Kristijan Ipša

Personal information
- Full name: Kristijan Ipša
- Date of birth: 4 April 1986 (age 39)
- Place of birth: Poreč, SR Croatia SFR Yugoslavia
- Height: 1.86 m (6 ft 1 in)
- Position(s): Centre-back

Youth career
- Funtana
- Jadran Poreč
- 2000–2004: Varteks

Senior career*
- Years: Team / Apps / (Gls)
- 2004–2007: Varteks / 63 / (6)
- 2007–2008: Energie Cottbus / 4 / (0)
- 2008–2013: Midtjylland / 89 / (2)
- 2013–2014: Reggina / 28 / (0)
- 2014–2015: Petrolul Ploiești / 21 / (1)
- 2016: Piast Gliwice / 4 / (0)

International career
- 2002: Croatia U16 / 8 / (1)
- 2002–2003: Croatia U17 / 6 / (1)
- 2003–2005: Croatia U19 / 20 / (0)
- 2006–2007: Croatia U20 / 5 / (0)
- 2005–2008: Croatia U21 / 16 / (0)

= Kristijan Ipša =

Croatian footballer

Kristijan Ipša (born 4 April 1986) is a Croatian former professional footballer who played as a central defender. He is a former Croatian youth international.

==Club career==
Born in Poreč, Ipša started his professional career in the youth ranks of NK Varteks. He became a regular in the Varteks squad in 2004 at just 18 years of age.
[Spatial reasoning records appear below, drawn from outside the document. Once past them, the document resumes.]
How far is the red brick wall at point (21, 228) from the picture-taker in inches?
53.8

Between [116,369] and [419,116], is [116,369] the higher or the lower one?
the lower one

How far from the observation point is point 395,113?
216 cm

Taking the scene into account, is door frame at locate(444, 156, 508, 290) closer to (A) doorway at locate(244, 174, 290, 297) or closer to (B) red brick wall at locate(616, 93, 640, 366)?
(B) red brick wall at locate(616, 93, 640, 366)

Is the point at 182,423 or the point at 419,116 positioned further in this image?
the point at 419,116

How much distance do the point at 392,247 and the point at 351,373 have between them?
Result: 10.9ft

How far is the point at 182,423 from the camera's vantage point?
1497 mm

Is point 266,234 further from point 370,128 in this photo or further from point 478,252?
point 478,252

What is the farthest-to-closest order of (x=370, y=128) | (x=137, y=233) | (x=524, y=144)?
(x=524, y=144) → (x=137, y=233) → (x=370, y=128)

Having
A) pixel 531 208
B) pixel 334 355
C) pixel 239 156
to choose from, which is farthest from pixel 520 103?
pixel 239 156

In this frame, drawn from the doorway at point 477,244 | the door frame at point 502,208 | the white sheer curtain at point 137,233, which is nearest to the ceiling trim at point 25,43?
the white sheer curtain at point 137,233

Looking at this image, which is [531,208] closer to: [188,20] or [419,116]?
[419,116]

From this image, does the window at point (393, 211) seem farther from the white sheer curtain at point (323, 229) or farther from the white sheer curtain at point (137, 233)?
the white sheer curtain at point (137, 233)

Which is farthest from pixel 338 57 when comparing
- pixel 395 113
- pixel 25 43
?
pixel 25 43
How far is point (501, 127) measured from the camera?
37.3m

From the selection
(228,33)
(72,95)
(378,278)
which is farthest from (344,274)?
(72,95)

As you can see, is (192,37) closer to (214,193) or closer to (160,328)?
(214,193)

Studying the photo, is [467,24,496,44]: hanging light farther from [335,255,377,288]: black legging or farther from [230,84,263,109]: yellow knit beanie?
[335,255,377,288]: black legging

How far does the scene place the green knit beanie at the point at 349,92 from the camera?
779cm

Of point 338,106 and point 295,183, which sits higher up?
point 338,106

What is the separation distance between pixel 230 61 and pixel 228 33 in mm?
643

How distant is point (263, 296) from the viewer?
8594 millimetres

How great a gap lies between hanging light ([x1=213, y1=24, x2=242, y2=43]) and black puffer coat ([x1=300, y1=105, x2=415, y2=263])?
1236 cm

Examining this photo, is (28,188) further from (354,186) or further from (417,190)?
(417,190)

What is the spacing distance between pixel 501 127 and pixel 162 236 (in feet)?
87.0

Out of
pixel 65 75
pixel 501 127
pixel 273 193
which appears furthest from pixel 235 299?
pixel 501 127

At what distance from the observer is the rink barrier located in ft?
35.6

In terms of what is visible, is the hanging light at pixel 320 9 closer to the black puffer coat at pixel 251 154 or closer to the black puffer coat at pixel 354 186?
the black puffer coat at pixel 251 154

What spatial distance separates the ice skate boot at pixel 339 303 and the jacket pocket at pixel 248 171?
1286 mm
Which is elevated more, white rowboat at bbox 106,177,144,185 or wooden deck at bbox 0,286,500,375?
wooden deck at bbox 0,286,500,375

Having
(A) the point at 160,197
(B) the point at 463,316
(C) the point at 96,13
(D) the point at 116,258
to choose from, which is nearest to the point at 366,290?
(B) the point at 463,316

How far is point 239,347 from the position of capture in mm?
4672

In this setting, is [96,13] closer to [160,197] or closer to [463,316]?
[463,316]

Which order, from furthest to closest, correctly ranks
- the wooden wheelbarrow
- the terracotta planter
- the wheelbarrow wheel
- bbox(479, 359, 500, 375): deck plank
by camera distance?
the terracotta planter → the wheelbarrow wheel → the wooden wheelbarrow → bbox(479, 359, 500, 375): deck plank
His stellar defensive play was noticed and in the summer of 2007 he made a move to FC Energie Cottbus, thought to be worth around 500 thousand Euros. In January 2016 he signed half-year contract with Piast Gliwice with option of extending for one more year.

==International career==
Ipša has represented the youth ranks of the Croatia national team at the U17, U19 and U21 levels, and has been capped a total of 41 times, scoring two goals. He was a regular at the Croatia national under-21 team.